İsa’nın ailesi İstanbul’da, Mesut’un ailesi Diyarbakır’da yaşıyorlar. Mesut’un abisi İhsan Bey ile Mesut’un çocukluğunu konuşuyoruz biraz. Lice’den zorunlu göç ederken Mesut’u köyde nasıl unuttuklarını, 1 gün sonra geri almaya köye gittiklerinde Mesut’u bir ağacın kovuğunda, çorapsız, ayakkabısız mehir yerken bulduklarını, ve “beni nasıl unuttunuz” diye onlara sitemini…
İhsan Bey anlatıyor:
“Her gün onca ölüm, katliam oluyor ki acımızı bile yaşayamıyoruz. Yasımızı tutamıyoruz. Hepimizin aklı Sur’da, bodrumlarda mahsur kalan insanlarda.”
Hep beraber Sur’a doğru yola çıkıyoruz. Şiddetli tank ve top sesleri arasında, artık bu seslere alışmış olarak yürüyoruz. Yollarda, tank top atışı oldukça yerinden zıplayanların batıdan gelenler olduğu anlaşılıyor.
Bugün Sur’daki ailelerle dayanışmaya İstanbul’dan Barış İçin Kadın Girişimi gelmiş. Ailelerin beklediği Dicle-Fırat Kültür Merkezi epey kalabalık bugün. Kalabalığın nedeni birazdan anlaşılıyor. Selahattin Demirtaş buraya ailelerle dayanışmaya gelecek ve bir basın toplantısı düzenleyecek.
Düzenlenen basın toplantısında Selahattin Demirtaş kısaca Sur’da ablukanın kalkması gerektiği, çatışmaların durması gerektiğini söylüyor. Ve eğer abluka kalkarsa, çatışmanın bitmesi için gerekli kanalları açtıklarını belirtiyor. Abluka biterse çatışmanın tümden biteceğini vurguluyor ve tüm Diyarbakır halkını Sur’daki ablukanın tümden kalkması için ayakta olmaya çağırıyor.
Ailelerle görüşmeye devam ediyorum. Aileler hükümetin Sur’dan çıkan ailelere verdiği yardımları tartışıyorlar. Bir kadın:
“Evimizin üzerinden çekilsinler, ben kendi toprağımı yerim” diyor.

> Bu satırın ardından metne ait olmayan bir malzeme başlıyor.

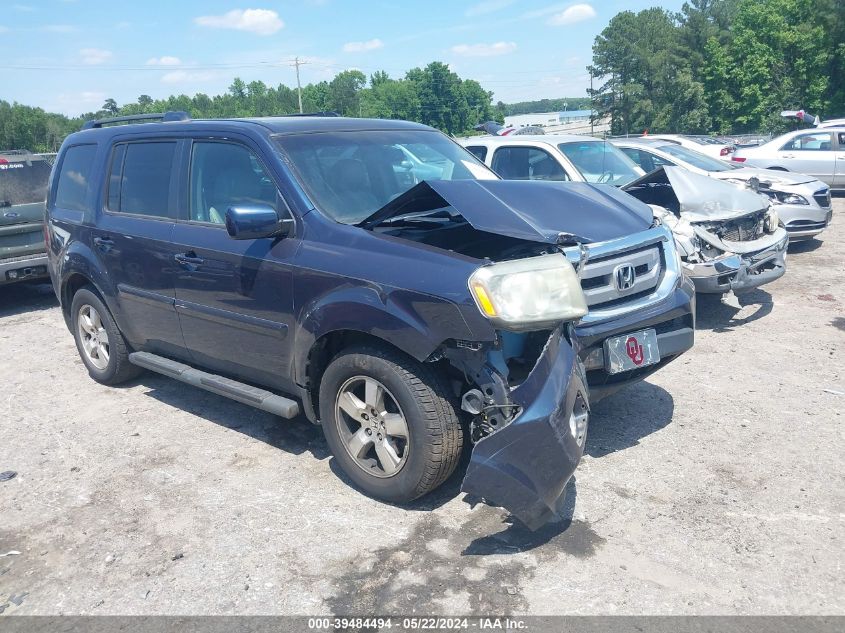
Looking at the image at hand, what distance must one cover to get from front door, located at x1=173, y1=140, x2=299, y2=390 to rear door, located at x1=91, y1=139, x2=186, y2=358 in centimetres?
16

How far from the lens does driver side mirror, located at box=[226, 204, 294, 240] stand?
361 centimetres

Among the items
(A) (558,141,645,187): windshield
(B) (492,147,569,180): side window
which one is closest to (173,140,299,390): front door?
(B) (492,147,569,180): side window

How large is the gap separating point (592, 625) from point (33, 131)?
117295mm

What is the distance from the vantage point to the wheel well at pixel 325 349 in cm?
357

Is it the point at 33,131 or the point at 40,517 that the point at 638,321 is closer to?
the point at 40,517

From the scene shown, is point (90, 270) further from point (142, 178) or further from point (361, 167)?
point (361, 167)

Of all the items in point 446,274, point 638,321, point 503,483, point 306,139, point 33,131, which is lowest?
point 503,483

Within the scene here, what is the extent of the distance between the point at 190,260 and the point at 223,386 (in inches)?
31.4

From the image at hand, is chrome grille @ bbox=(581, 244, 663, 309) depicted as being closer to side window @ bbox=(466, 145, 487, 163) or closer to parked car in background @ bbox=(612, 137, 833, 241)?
side window @ bbox=(466, 145, 487, 163)

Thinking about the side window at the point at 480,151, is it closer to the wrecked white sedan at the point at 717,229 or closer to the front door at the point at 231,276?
the wrecked white sedan at the point at 717,229

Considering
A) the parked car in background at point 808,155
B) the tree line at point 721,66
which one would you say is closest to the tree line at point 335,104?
the tree line at point 721,66

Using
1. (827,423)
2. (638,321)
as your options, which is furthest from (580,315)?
(827,423)

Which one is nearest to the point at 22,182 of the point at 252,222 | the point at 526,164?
the point at 526,164

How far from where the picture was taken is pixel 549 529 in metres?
3.37
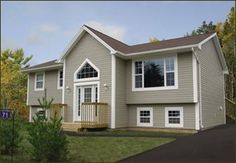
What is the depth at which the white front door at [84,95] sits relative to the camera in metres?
16.8

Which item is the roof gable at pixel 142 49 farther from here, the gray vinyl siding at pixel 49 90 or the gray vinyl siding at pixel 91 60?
the gray vinyl siding at pixel 49 90

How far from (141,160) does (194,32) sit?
92.1ft

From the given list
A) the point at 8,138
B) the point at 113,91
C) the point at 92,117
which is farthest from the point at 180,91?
the point at 8,138

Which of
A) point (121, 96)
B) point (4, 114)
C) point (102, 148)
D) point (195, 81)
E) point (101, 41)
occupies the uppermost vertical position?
point (101, 41)

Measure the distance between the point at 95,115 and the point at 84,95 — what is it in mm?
2066

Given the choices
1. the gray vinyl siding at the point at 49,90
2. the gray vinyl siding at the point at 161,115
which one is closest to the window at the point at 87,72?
the gray vinyl siding at the point at 161,115

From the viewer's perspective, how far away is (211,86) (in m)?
17.3

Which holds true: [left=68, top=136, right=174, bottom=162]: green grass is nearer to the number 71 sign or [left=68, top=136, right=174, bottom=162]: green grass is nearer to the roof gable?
the number 71 sign

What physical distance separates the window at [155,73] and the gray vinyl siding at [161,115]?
3.62 feet

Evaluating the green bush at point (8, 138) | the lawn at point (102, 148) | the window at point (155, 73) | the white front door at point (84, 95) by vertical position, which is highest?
the window at point (155, 73)

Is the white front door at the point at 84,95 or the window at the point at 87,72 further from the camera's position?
the window at the point at 87,72

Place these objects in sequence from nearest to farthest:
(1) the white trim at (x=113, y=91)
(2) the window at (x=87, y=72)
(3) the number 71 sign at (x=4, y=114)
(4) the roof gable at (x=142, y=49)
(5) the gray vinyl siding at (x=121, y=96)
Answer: (3) the number 71 sign at (x=4, y=114), (4) the roof gable at (x=142, y=49), (1) the white trim at (x=113, y=91), (5) the gray vinyl siding at (x=121, y=96), (2) the window at (x=87, y=72)

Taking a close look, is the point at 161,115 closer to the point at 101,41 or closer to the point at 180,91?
the point at 180,91

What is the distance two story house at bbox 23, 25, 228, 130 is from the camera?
49.0 ft
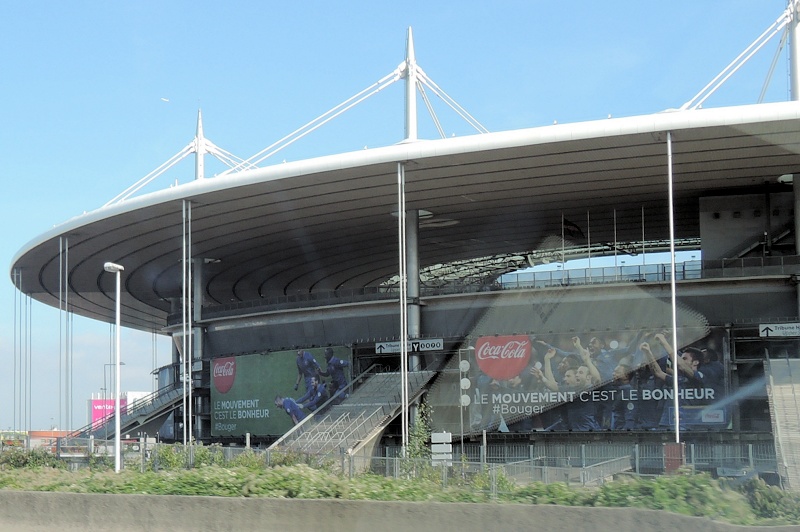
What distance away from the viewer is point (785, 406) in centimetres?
4141

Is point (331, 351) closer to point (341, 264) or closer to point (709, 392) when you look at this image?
point (341, 264)

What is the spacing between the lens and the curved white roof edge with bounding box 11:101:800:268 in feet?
122

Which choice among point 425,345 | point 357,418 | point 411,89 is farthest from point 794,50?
point 357,418

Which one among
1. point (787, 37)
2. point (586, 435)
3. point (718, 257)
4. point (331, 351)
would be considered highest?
point (787, 37)

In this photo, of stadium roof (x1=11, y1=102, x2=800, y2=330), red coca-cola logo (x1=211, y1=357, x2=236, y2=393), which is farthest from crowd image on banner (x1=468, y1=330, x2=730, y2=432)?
red coca-cola logo (x1=211, y1=357, x2=236, y2=393)

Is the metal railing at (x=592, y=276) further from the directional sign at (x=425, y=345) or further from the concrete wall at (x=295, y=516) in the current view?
the concrete wall at (x=295, y=516)

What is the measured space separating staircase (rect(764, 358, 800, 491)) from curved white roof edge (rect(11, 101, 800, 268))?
37.6 ft

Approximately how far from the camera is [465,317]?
51.3 m

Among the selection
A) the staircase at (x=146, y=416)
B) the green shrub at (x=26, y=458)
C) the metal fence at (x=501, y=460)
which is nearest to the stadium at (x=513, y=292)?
the metal fence at (x=501, y=460)

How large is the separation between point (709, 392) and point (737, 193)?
9708mm

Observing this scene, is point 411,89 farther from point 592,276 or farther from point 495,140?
point 592,276

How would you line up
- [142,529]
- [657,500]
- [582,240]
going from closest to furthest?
[657,500]
[142,529]
[582,240]

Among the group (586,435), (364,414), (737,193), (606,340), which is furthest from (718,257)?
(364,414)

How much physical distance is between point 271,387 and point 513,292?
48.8 feet
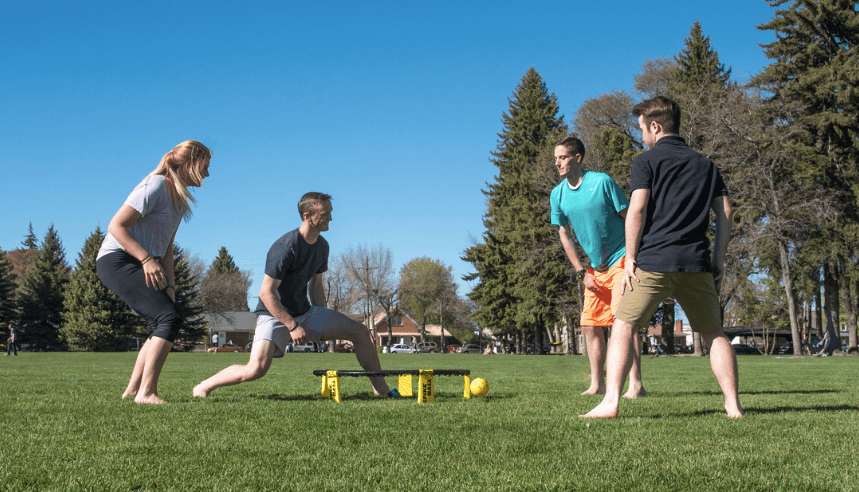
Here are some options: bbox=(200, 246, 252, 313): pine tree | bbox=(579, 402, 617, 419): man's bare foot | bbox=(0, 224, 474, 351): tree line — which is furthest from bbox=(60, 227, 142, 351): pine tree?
bbox=(579, 402, 617, 419): man's bare foot

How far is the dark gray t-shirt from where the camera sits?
18.2ft

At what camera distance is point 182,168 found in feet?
18.5

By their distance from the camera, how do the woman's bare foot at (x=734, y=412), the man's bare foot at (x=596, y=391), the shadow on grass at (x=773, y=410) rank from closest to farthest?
the woman's bare foot at (x=734, y=412) → the shadow on grass at (x=773, y=410) → the man's bare foot at (x=596, y=391)

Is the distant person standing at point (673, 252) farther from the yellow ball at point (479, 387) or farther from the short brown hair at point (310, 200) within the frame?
the short brown hair at point (310, 200)

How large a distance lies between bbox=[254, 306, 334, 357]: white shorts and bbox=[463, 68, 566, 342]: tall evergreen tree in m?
38.7

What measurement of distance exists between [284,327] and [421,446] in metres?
2.53

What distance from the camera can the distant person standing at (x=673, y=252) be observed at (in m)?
4.38

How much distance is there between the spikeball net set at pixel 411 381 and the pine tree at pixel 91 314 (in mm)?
51654

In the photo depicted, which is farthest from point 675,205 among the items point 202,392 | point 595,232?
point 202,392

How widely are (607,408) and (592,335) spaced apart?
7.39 feet

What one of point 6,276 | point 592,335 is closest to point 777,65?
point 592,335

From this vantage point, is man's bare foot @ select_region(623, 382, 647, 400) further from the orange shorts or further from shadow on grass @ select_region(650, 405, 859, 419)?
shadow on grass @ select_region(650, 405, 859, 419)

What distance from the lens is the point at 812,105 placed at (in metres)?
33.3

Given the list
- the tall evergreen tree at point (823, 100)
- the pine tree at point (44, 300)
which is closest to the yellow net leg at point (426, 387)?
the tall evergreen tree at point (823, 100)
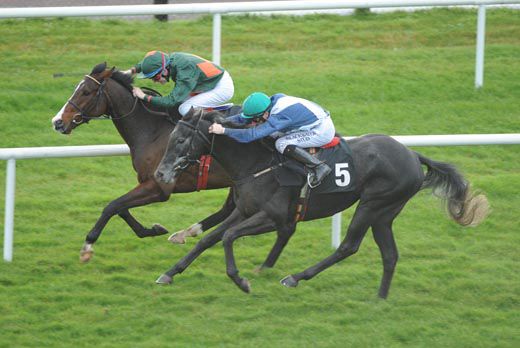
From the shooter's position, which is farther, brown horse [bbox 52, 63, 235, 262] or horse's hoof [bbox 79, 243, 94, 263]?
brown horse [bbox 52, 63, 235, 262]

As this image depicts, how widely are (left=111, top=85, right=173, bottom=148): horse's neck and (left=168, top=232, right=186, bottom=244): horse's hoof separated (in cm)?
74

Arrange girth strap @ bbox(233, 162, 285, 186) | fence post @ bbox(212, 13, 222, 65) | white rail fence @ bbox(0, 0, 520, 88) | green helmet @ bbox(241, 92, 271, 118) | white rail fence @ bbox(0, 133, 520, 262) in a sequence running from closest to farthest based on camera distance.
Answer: green helmet @ bbox(241, 92, 271, 118) < girth strap @ bbox(233, 162, 285, 186) < white rail fence @ bbox(0, 133, 520, 262) < white rail fence @ bbox(0, 0, 520, 88) < fence post @ bbox(212, 13, 222, 65)

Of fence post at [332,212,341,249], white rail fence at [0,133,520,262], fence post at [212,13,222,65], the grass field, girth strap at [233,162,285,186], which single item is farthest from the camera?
fence post at [212,13,222,65]

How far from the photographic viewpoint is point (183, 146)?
7410mm

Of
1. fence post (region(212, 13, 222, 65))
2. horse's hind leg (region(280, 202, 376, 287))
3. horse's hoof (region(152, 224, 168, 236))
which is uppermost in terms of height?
fence post (region(212, 13, 222, 65))

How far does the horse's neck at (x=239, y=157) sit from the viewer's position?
7.58 meters

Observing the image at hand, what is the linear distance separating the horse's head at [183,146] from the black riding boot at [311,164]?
1.91 feet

Bodrumda 12 yaşında bir çocuğu olan bir baba:
“Lanet gelsin yardımlarına, biz dilenci miyiz, sen evlatlarımızı bodrumdan çıkar, başka bir şey istemiyoruz” diyor.
Başka bir kadın:
“Terör kimdir, terör gelip senin aileni katledendir, gelip görsünler burada terör kim” diyor.
Sur’daki aileler bugün de evlatlarını sığındıkları bodrumlardan çıkaramıyorlar. Oysa Sur’da bodruma sığınan insanlar katledilirse, Diyarbakır’ın artık eski Diyarbakır olmayacağı açık. Bodruma sığınanların, hele ki çocukların ağlayan sesleri, çığlıkları geldikçe şehirde öfke gittikçe artıyor. HDP’li, AKP’li, CHP’li herkesin bu insanları o bodrumlardan sağ salim çıkabilmeleri için biran önce el ele vermeleri gerekiyor. Bu insanların sağ salim çıkışı, sadece çatışmaları bitirmeyecek, uzun süredir almadığımız nefesi de aldıracak hepimize…
O sırada bir baba çocuğundan gelen mesajı anlatıyor:
“Baba bizi bu bodrumdan almaya niye gelmiyorsunuz?”
Her top atışıyla Diyarbakır’dan lanet sesi yükseliyor.